Where will nearly Rs four lakh crores come from? Not by levying fresh taxes, we hope. Not by cutting down or outright stopping existing subsidies on such essentials as food, fuel, fertilisers, etc. If not either of them, then by paring down the outlays on public goods such as education, health, etc or reducing the budget for infrastructure development such as roads, highways, bridges, etc. Well, there was no clear idea available from the Congress President when he made his earthshaking announcement on Monday in New Delhi. But then that was not his concern.
He was interested in making a splash with his headline-grabbing gift of Rs 6,000 per month to every poor family below the monthly poverty mark of Rs 12,000. At least in the case of Mahatma Gandhi National Rural Employment Guarantee Act, the payment was linked to actual public works however superficially being implemented by the beneficiaries. Whether they dug holes and then filled them up, the payment of minimum wages entailed actual participation of the beneficiaries in giving their labour in return. Rahul Gandhi’s scheme entails no such obligation.
It is a clean payment of Rs 6,000 per month without any obligation on the part of the recipient to do anything to contribute to the society. But politicians who have lived in the lap of vulgar luxury without anything to do to earn it would not appreciate the value of ‘moral hazard.’ Even rich countries expect something in return from those living on social security.
But Rahul’s version of a quasi-universal basic income scheme seems not to have examined these and other issues for the very good reason that those it is targeted at are unlikely to vote him to power. Nor could it have crossed the Congress President’s mind to bother about the practicalities involved in implementing the scheme since even in their wildest dreams they don’t seem to be in a position to head the next government. It costs little to make empty promises.

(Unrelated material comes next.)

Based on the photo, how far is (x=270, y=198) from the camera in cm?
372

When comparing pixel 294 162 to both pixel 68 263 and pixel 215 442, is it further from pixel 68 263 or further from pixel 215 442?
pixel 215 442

Nonetheless the idea of a universal basic income scheme has been around for some time. Former Chief Economic Adviser Arvind Subramaniam in the economic survey for 2016-17 had discussed this, assuming an outgo of about five percent of GDP for covering 75 percent of the population. After a desultory debate in the financial dailies, the UBI suggestion did not find any further traction. Indeed, the cash benefit to farmers announced in the latest budget, already implemented in UP and a few other States, was aimed at alleviating the farm distress.
It was not a universal basic income scheme for the entire farm sector. A country with perennial revenue constraints and unmet demands of key sectors such as education, health, defence, infrastructure, etc., will have to either tax more or borrow more to implement a partial or full UBI scheme.
Recourse to either option will prove counter-productive. The only way out is to increase production, make the economy more efficient, improve the investment climate, bring more people into the tax net, create fresh job opportunities and thus obviate the need to give freebies to the able-bodied population for sitting idle at home. Income without work should be an exception. Not a universal entitlement.